The Nifty 50 benchmark is expected to open below its previous close of 25,178.65, with futures trading at 24,132 points as of 6:50 a.m. IST. Analysts note that India's heavy reliance on oil imports—over 40% of which transit through Hormuz—makes the economy particularly vulnerable to prolonged price spikes. "Markets are likely to shift from earnings-driven to oil-driven trading," said Venkatesh Balasubramaniam of JM Financial, adding that higher crude prices could elevate inflation, push bond yields higher, and compress equity valuations.
Sector-wise, oil marketing companies, aviation firms, and chemical manufacturers are expected to underperform due to rising input costs, while oil explorers like ONGC and Oil India may benefit from higher crude prices. Meanwhile, global risk-off sentiment has led to a 1.1% decline in Asian markets, with Indian shares already logging a third consecutive monthly loss ahead of the weekend's geopolitical escalation.
Foreign portfolio investors (FPIs) offloaded ₹75.36 billion worth of equities on Friday, though domestic institutional investors remained net buyers.
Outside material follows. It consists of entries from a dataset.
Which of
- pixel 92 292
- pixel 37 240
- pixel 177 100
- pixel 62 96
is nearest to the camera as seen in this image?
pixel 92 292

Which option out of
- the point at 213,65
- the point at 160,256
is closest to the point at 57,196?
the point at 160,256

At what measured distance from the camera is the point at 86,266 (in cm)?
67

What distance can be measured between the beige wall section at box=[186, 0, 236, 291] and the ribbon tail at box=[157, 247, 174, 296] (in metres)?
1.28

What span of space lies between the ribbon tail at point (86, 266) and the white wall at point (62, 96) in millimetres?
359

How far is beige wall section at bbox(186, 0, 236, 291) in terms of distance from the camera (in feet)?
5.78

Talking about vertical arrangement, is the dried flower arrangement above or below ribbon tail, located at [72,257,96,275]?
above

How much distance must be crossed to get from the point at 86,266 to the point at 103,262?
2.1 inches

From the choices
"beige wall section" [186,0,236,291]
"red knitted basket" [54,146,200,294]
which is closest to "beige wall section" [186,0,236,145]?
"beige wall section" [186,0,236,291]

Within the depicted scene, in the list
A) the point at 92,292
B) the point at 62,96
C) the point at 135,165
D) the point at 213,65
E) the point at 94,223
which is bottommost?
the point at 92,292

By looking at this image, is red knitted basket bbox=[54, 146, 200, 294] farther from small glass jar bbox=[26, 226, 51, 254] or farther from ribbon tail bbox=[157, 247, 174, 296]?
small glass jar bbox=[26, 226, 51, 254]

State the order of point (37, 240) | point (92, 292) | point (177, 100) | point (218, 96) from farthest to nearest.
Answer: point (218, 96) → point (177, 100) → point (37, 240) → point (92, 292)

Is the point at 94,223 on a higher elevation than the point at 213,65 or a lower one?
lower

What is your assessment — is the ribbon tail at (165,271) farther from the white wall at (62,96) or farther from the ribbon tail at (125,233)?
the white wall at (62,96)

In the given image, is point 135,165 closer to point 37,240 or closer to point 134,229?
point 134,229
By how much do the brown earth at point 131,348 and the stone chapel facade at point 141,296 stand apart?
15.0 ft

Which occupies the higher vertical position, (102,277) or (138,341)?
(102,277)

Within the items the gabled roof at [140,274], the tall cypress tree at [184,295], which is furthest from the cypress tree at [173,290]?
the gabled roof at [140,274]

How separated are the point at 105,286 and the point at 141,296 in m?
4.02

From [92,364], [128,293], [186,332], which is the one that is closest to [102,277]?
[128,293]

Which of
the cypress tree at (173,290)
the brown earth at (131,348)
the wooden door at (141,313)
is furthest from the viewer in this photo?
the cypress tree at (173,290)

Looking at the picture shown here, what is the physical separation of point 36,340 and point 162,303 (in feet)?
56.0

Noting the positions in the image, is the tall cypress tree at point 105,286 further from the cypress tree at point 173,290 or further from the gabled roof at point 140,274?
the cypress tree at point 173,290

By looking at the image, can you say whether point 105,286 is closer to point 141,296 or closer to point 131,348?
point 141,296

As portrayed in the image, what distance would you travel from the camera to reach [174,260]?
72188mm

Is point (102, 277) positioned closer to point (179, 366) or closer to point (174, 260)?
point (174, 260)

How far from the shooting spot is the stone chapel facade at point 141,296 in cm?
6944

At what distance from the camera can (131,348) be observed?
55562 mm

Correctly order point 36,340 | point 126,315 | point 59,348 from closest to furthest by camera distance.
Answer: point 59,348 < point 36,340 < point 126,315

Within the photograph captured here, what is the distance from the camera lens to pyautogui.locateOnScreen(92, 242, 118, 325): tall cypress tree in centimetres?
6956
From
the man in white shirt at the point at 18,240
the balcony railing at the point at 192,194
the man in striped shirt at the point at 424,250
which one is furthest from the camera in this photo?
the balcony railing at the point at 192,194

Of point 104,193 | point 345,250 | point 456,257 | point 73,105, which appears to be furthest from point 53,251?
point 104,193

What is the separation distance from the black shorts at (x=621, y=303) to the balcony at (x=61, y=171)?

Analysts caution that the market's near-term trajectory will depend on the duration of the conflict, crude price trends, and domestic macroeconomic data, including Q3 GDP and auto sales figures.
As uncertainty persists, investors are advised to monitor energy markets, geopolitical developments, and central bank policies for cues on risk appetite and portfolio allocations.